Ennio Pittino: Nel 2007, durante un’indagine sul settore ovino, si evidenzia un punto critico: nei periodi della tosatura la lana diviene un problema di difficile gestione perché considerato “sottoprodotto animale” soggetto a smaltimento. Da questa situazione, nasce l’idea di trovare soluzioni e percorsi idonei per recuperare ciò che un tempo rappresentava una risorsa insostituibile. 

Piero Villotta: Quali sono state le tappe che hanno segnato questo percorso ?

Ennio Pittino: Nella stessa primavera si organizza un Corso di “LAVORAZIONE ARTIGIANALE DELLE LANE INFELTRITE”. L’iniziativa si svolge presso il CESFAM di Paluzza. Si articola in 16 ore di lezione teorico-pratiche e riscuote un notevole interesse. Dopo la divulgazione dell’esperienza, anche grazie a questa trasmissione radiofonica, si manifestano numerosi stimoli per avviare un secondo Corso, analogo al precedente. Nei giorni 24-25 maggio scorsi si svolge, sempre a Paluzza, la seconda edizione. 

Piero Villotta: Quali sono i risvolti socio-culturali di queste attività ?

 Ennio Pittino: Durante questi corsi, c’è una continua trasmissione di “saperi” e di “conoscenze”, magari acquisiti solo verbalmente, da persone anziane che hanno vissuto i periodi difficili in cui tutto era finalizzato ad un’oculata economia domestica. Riemergono racconti di esperienze di tintoria della lana con “mallo di noci” e con altri “vegetali” autoctoni.

Piero Villotta: Cos’ è nato da queste riflessioni ?

Ennio Pittino: A questo punto prende corpo anche l’idea di tingere la lana e ciò si concretizza nei giorni 4-5 ottobre scorsi, come di consueto a Paluzza, dove si svolge il Corso di “TINTORIA DELLA LANA CON MATERIALE  VEGETALE  SPONTANEO”.

Gli argomenti trattati sono :

Individuazione e raccolta di materiale vegetale.

Tecniche di estrazione e fissaggio dei colori.

Lezioni pratiche di tintoria della lana.

Attraverso questa attività ogni partecipante ha potuto apprendere, in modo essenzialmente pratico, le tecniche di base che permettono di trasferire i pigmenti vegetali alle fibre naturali. 

Piero Villotta: Quali sono le fasi che caratterizzano il procedimento?

Ennio Pittino: La tintoria artigianale della lana può essere riassunta in cinque fasi :

a) “Ammollo”: Si pone la lana in acqua tiepida.

b) “Mordenzatura”: Si immerge la matassa in una soluzione di acqua e allume di rocca e si porta ad ebollizione (una volta si usava la cenere).

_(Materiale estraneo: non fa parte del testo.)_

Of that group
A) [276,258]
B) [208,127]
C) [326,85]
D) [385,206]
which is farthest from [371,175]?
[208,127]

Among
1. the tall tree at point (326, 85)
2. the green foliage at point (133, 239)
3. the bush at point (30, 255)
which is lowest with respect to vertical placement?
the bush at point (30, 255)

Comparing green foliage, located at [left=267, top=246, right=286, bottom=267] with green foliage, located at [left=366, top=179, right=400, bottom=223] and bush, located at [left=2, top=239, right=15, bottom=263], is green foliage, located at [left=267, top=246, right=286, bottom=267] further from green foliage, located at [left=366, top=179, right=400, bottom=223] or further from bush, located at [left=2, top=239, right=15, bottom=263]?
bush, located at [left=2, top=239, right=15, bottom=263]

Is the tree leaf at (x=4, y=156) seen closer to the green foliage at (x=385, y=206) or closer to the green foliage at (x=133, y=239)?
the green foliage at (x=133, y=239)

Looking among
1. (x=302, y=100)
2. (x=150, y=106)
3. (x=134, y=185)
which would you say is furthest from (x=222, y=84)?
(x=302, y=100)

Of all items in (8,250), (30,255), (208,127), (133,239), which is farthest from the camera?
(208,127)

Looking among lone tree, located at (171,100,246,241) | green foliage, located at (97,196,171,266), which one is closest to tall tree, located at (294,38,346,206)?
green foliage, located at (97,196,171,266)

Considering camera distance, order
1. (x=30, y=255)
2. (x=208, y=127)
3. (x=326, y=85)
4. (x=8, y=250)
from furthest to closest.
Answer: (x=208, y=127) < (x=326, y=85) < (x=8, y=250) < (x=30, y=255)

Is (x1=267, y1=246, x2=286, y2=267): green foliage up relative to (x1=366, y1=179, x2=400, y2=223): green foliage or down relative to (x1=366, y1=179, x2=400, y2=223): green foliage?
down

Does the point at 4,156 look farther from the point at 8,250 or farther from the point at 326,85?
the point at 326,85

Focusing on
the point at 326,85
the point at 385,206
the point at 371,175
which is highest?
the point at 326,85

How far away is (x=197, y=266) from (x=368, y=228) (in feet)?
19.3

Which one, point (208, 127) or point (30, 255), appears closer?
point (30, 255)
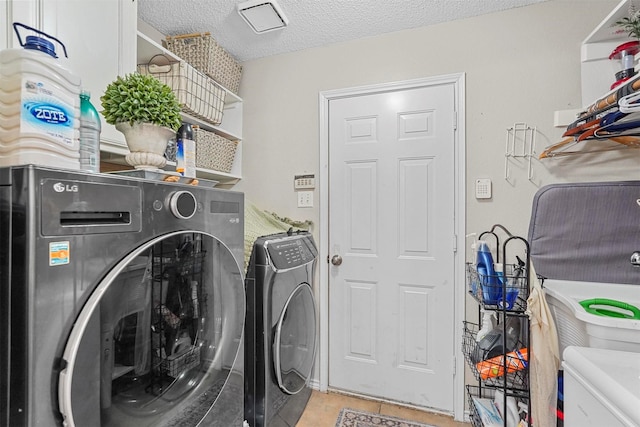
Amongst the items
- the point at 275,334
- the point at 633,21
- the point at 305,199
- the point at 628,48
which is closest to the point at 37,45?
the point at 275,334

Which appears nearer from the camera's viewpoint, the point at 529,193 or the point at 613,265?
the point at 613,265

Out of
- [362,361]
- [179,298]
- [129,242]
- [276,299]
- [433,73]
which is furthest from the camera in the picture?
[362,361]

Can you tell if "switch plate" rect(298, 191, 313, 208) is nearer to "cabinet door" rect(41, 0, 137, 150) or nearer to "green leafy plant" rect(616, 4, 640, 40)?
"cabinet door" rect(41, 0, 137, 150)

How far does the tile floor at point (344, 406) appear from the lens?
1822 mm

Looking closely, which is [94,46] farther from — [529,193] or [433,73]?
[529,193]

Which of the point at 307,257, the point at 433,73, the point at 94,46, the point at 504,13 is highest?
the point at 504,13

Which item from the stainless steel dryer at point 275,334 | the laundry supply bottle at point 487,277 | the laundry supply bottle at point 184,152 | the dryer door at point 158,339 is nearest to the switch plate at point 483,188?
the laundry supply bottle at point 487,277

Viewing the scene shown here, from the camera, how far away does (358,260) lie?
210cm

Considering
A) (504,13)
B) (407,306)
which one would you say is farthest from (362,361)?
(504,13)

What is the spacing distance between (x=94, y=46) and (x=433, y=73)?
5.91 feet

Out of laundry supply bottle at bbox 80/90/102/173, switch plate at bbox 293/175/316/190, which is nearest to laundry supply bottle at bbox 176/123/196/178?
laundry supply bottle at bbox 80/90/102/173

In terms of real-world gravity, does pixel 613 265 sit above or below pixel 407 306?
above

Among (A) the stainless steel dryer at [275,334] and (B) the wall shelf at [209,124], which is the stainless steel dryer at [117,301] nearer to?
(A) the stainless steel dryer at [275,334]

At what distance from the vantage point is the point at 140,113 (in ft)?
3.04
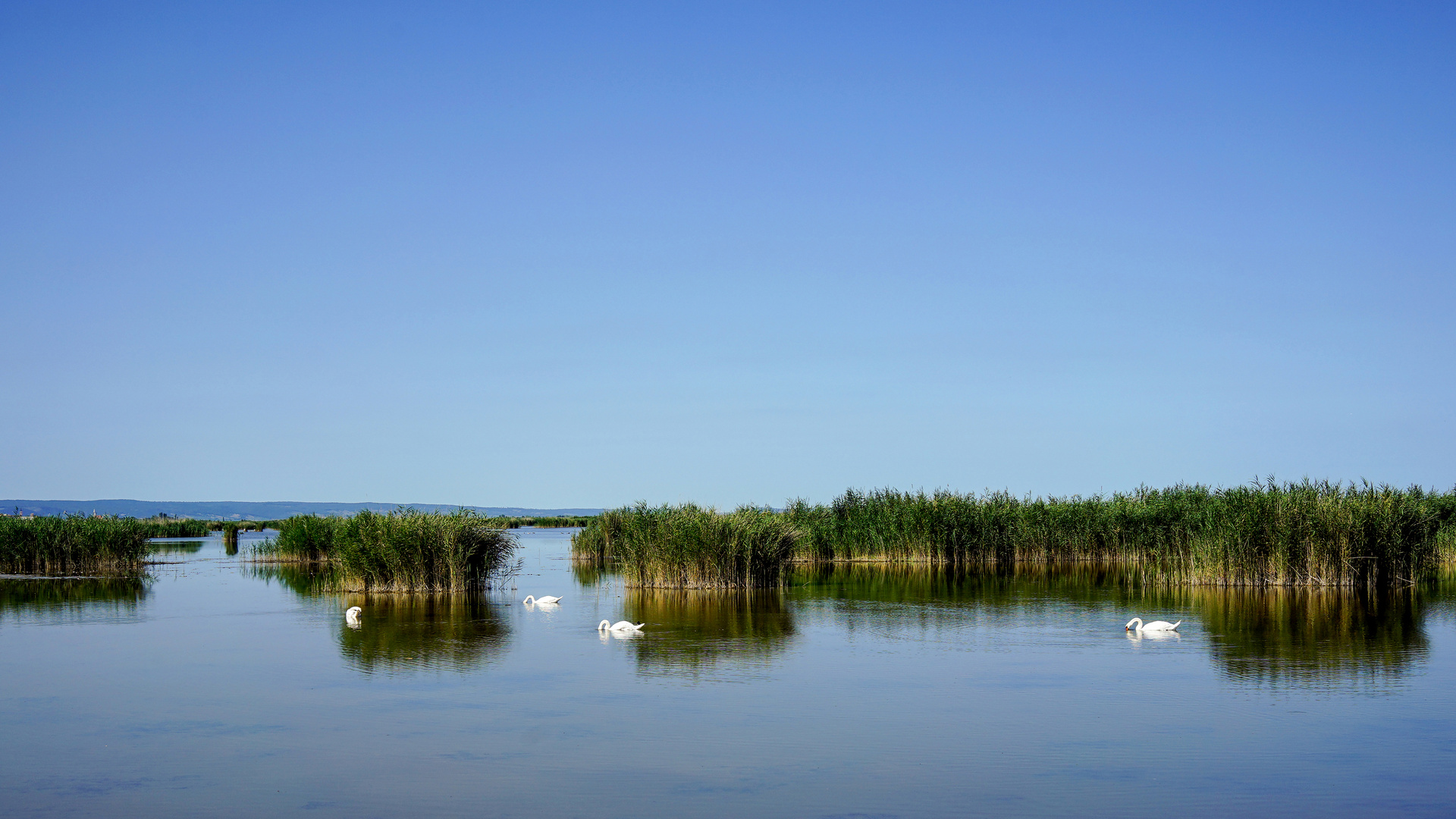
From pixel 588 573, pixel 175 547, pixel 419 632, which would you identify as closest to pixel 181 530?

c) “Bagno della tintura”: Si prepara dell’acqua con l’essenza vegetale, vi si pone la lana mordenzata e si porta nuovamente ad ebollizione.

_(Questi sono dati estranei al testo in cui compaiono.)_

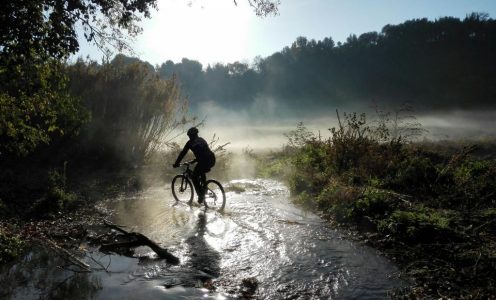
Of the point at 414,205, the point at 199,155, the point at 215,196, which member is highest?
the point at 199,155

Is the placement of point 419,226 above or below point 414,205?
below

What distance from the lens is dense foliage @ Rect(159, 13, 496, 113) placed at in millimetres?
55969

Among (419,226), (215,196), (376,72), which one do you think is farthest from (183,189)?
(376,72)

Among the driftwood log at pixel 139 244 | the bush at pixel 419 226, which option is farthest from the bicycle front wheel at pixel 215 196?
the bush at pixel 419 226

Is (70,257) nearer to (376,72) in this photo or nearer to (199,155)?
(199,155)

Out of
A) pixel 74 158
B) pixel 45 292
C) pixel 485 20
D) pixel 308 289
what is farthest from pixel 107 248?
pixel 485 20

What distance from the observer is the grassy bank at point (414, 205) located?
5.33m

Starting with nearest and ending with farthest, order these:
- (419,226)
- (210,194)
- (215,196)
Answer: (419,226), (215,196), (210,194)

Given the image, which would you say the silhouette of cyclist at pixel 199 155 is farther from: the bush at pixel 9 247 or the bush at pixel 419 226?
the bush at pixel 419 226

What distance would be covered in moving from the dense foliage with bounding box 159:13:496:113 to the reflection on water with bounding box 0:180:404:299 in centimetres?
3820

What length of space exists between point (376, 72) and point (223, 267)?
70927 millimetres

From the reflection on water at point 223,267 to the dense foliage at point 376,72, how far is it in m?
38.2

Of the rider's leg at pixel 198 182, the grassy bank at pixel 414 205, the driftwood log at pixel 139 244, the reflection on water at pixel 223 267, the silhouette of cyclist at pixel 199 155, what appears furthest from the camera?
the rider's leg at pixel 198 182

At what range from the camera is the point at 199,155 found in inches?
408
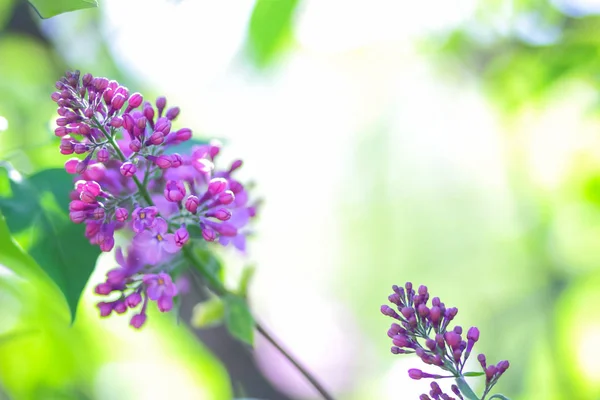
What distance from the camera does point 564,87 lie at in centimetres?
160

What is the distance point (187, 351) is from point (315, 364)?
1.78m

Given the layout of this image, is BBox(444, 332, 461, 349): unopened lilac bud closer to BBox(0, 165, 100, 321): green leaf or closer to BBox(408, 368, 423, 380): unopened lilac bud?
BBox(408, 368, 423, 380): unopened lilac bud

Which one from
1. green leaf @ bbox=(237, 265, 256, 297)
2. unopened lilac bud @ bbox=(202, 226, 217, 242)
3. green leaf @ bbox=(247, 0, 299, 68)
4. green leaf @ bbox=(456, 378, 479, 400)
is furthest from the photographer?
green leaf @ bbox=(247, 0, 299, 68)

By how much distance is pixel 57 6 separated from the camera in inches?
23.8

d) "Raffreddamento”: Si trasferisce la lana in una bacinella e si copre col liquido, filtrato ma ancora caldo della tintura, lasciando raffreddare. In questa fase si possono effettuare dei viraggi, che permettono di ottenere diverse tonalità, utilizzando sale, aceto, bicarbonato o alcool.

e) "Asciugatura”: Dopo i viraggi, ed alla fine del raffreddamento, si effettua un buon risciacquo e si lascia sgocciolare ed asciugare la lana in luogo ventilato e ombreggiato. 

Piero Villotta:
P
rogrammi per il futuro ?

Ennio Pittino: Sto valutando la possibilità di organizzare, a breve termine, una visita di istruzione presso piccole realtà della vicina Carinzia, anche a conduzione familiare, che già operano in questo settore ottenendo significativi riscontri anche economici.